=== EXCERPT ===
[arin-ppml] The role of NAT in IPv6

Gary T. Giesen ggiesen at akn.ca
Fri Mar 26 17:48:16 EDT 2010


The problem with NAT in v6 land (NAT66) is it introduces the temptation
to overload addresses (like PAT), because that's what people are used
to. In V6, I can't think of a good reason why you'd want to overload
addresses. 

IMHO it's better to get people used to having no NAT at all (since
they're getting used to a new protocol anyways), and as you suggested, a
stateful firewall (no unsolicited connections from outside) and separate
your hosts into proper security zones to ensure a typo in a firewall
rule limits your exposure.

For home users, under this scenario, their experience would be largely
unchanged (your NAT'd subnet merely becomes a routed subnet) but we
would be able to achieve large gains in visibility when troubleshooting
problems without having to deal with the NAT black hole. Firewall rules
become simpler to configure and understand because we're not translating
addresses all over the place. 

At some point the people who are using NAT as a security mechanism will
have to take responsibility for their networks and ensure that their
policies are well-designed and implemented. Adding it to v6 (which was
designed largely to supplant it) is an abomination and there's no reason
for it. NAT is not a security mechanism. It was created to as a) an
address transition mechanism (for which there are alternatives in v6)
and b) as an address conservation mechanism (not required in v6).

My $0.02.
=== RECORD EXTRACTS ===
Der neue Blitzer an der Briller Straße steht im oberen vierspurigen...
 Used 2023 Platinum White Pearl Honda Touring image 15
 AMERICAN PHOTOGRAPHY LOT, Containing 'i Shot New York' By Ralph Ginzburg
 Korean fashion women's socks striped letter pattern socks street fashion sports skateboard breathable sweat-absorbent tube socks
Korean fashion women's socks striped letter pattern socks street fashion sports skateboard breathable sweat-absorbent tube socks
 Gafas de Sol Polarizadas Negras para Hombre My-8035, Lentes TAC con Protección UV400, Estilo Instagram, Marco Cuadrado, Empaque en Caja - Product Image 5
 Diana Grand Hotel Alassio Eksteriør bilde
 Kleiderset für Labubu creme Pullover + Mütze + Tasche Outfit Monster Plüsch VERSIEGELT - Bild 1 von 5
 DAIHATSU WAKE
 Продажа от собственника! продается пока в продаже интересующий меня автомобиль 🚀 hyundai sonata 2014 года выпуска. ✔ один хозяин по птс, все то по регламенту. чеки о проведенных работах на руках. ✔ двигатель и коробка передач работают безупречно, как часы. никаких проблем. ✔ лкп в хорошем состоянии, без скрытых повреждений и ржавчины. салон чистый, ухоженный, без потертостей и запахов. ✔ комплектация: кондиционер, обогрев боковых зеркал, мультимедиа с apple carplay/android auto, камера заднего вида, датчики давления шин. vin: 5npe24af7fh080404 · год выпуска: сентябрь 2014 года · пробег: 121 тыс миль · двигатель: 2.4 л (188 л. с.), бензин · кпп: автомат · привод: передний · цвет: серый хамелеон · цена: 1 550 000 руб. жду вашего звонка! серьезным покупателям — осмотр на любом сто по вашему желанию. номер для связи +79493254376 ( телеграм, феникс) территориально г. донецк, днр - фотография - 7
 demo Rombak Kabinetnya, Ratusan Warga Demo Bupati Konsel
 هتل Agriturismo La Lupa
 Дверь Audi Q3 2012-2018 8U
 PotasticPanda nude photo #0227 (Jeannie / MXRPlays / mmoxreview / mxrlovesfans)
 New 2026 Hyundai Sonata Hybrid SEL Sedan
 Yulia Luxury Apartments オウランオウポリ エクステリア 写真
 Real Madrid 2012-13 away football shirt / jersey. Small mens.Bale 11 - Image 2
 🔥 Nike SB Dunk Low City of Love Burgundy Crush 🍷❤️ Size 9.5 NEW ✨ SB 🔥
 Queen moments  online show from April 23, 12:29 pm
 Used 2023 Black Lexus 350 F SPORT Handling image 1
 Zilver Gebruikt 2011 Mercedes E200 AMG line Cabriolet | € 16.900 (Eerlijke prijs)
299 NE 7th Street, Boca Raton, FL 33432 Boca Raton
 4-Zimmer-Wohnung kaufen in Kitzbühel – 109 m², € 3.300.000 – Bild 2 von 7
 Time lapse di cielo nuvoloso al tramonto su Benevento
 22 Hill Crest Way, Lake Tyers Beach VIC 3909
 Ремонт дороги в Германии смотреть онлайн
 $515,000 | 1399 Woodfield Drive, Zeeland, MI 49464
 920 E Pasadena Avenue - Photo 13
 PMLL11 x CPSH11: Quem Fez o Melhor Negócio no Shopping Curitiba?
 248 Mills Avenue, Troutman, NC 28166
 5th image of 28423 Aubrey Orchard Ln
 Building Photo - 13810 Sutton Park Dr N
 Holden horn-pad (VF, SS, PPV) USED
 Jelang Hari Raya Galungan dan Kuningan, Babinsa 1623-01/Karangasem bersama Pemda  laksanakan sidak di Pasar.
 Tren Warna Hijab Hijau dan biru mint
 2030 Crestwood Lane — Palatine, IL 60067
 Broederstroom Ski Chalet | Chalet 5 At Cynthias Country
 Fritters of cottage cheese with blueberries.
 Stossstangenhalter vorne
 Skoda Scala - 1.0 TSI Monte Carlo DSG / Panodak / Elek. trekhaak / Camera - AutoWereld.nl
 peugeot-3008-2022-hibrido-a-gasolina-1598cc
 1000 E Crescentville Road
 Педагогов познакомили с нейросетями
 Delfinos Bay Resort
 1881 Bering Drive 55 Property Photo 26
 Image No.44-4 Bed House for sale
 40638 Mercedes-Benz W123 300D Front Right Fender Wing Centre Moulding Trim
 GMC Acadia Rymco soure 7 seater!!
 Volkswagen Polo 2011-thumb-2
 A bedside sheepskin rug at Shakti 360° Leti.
===
## WORK TASK
Following the post on the role of NAT in IPv6, list each practice it recommends adopting in IPv6 networks.

## ANSWER SPACE
- Having no NAT at all
- A stateful firewall that allows no unsolicited connections from outside
- Separating hosts into proper security zones, so that a typo in a firewall rule limits exposure